Consulting with disabled patients can be a problem area for some CSA candidates. As every CSA exam day has to include an element of diversity, it would not be uncommon to find yourself consulting with a disabled patient during the exam.
How it is covered in the CSA exam
The patient may be obviously physically disabled, and appear on crutches or in a wheelchair. He or she may have had a long-term condition originating from birth, such as cerebral palsy, or may have acquired the condition later in life, for example, multiple sclerosis, or from sort kind of trauma.
It is also possible to have a blind or partially sighted patient, or a deaf or hard-of-hearing patient. You may also be presented with a patient who has a learning disability - this could be a patient of any age.
What to do in the exam
It will often be stated in the candidate briefing notes that the patient is blind, deaf, or disabled in some way, so take this into account when you are preparing yourself in the time that you have between cases.

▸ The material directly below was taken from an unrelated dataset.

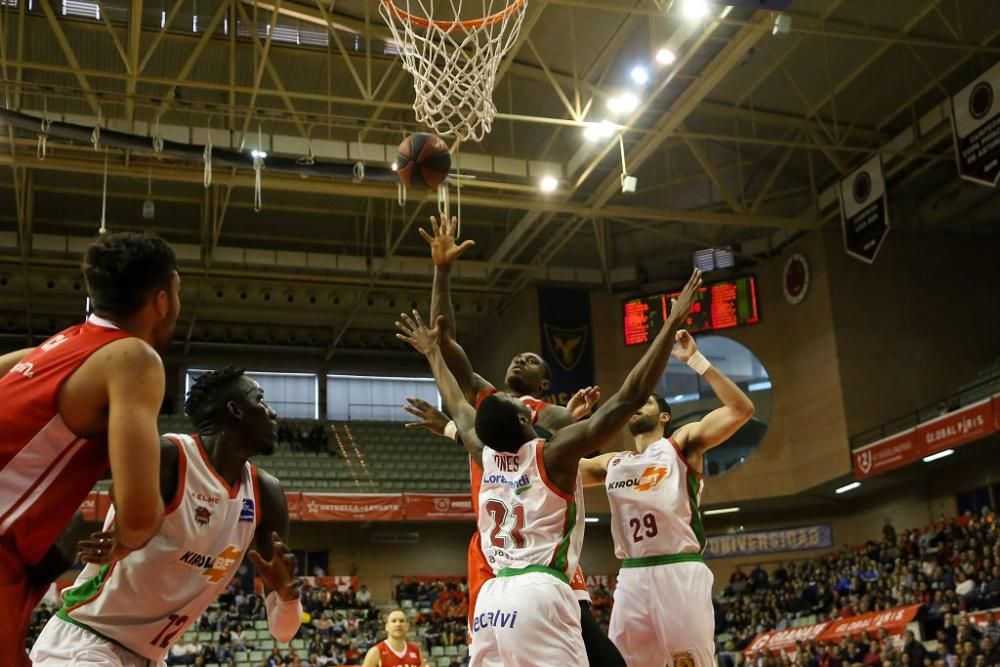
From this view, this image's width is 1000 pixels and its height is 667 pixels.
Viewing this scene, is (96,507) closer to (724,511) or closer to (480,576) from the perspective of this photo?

Think through any likely communication difficulties and how you are going to deal with them. For example, with deaf patients you will need to establish their degree of deafness and whether they can lip read. If they can, make sure that you position yourself in a way so they can see your face clearly when you are talking to them.
If they are blind, think how you might need to help them in the consultation room. It will also be of little use giving them a patient information leaflet unless you have established whether they have somebody at home to read it to them.
With all disabilities, it is a good idea to demonstrate an appreciation of the social and psychological impact of the problem on the patient. This is something that you may want to explore in more detail when taking a history.
How to prepare
GP registrars do not necessarily see the same patient mix as their trainers, and it may be that you have less experience of meeting and dealing with disabled patients in real-life consultations. Discuss with your trainer opportunities to remedy this. The practice could help direct you to certain patients who have a disability when allocating home visits, or put you in touch with specific families.
You could sit in on a joint consultation with your trainer or another GP in the practice when they see a disabled patient. Read up on support services for certain kinds of disabilities, such as talking books and visual aids for the partially sighted. It is also worth having a working knowledge of any benefits or allowances available to the disabled.
With patients with learning disabilities, avoid the trap of diagnostic overshadowing and make sure you are aware of the fact that these patients have a higher incidence of physical problems, including epilepsy or visual and hearing difficulties.